*** Opening Information supplied ***

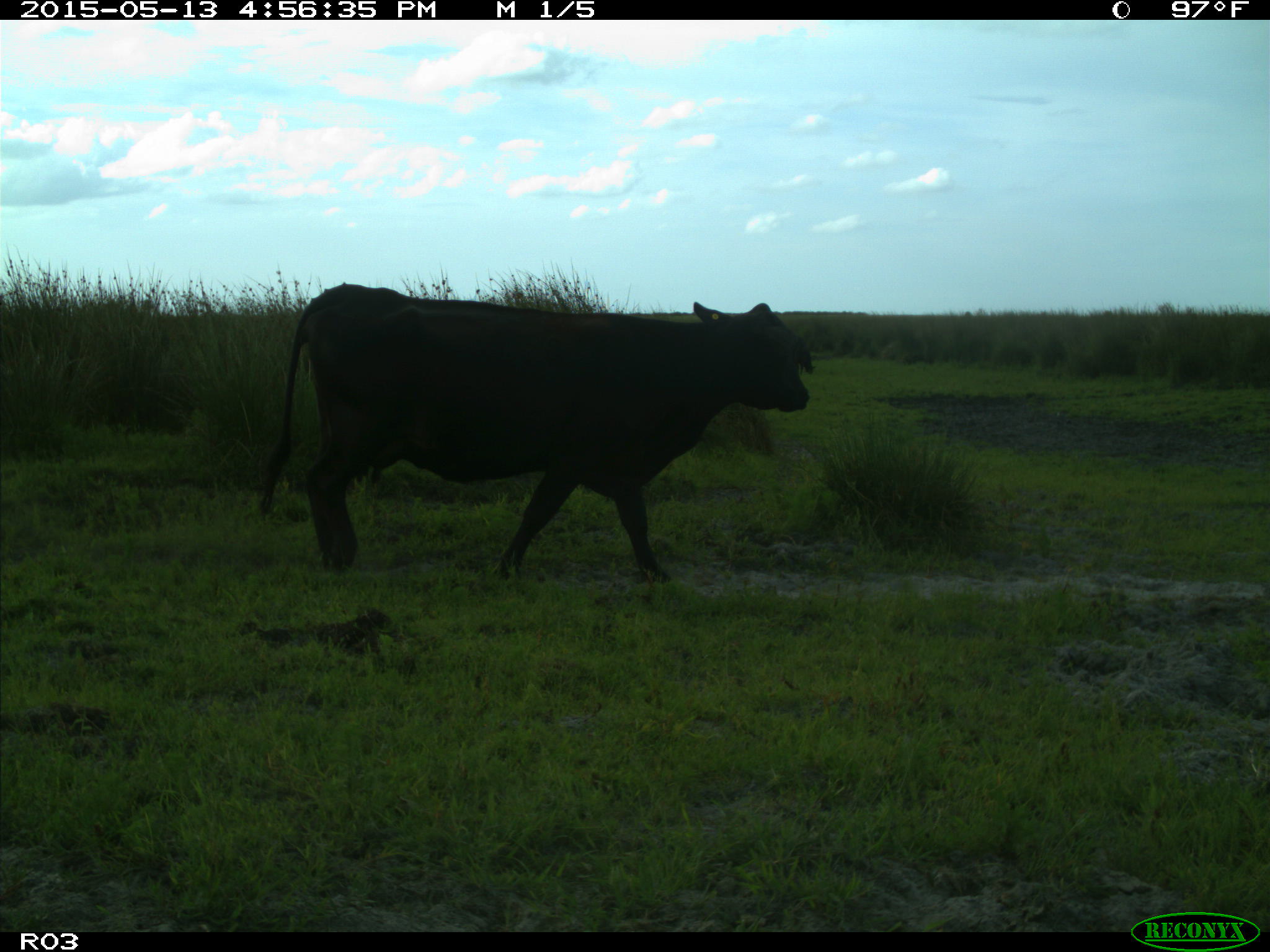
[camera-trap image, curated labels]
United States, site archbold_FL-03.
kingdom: Animalia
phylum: Chordata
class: Mammalia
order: Artiodactyla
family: Bovidae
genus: Bos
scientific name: Bos taurus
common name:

*** Closing Information supplied ***

Task objective - No image belongs in the copy. Transcribe the full listing verbatim.

Written response -
[camera-trap image, curated labels]
United States, site archbold_FL-03.
kingdom: Animalia
phylum: Chordata
class: Mammalia
order: Artiodactyla
family: Bovidae
genus: Bos
scientific name: Bos taurus
common name:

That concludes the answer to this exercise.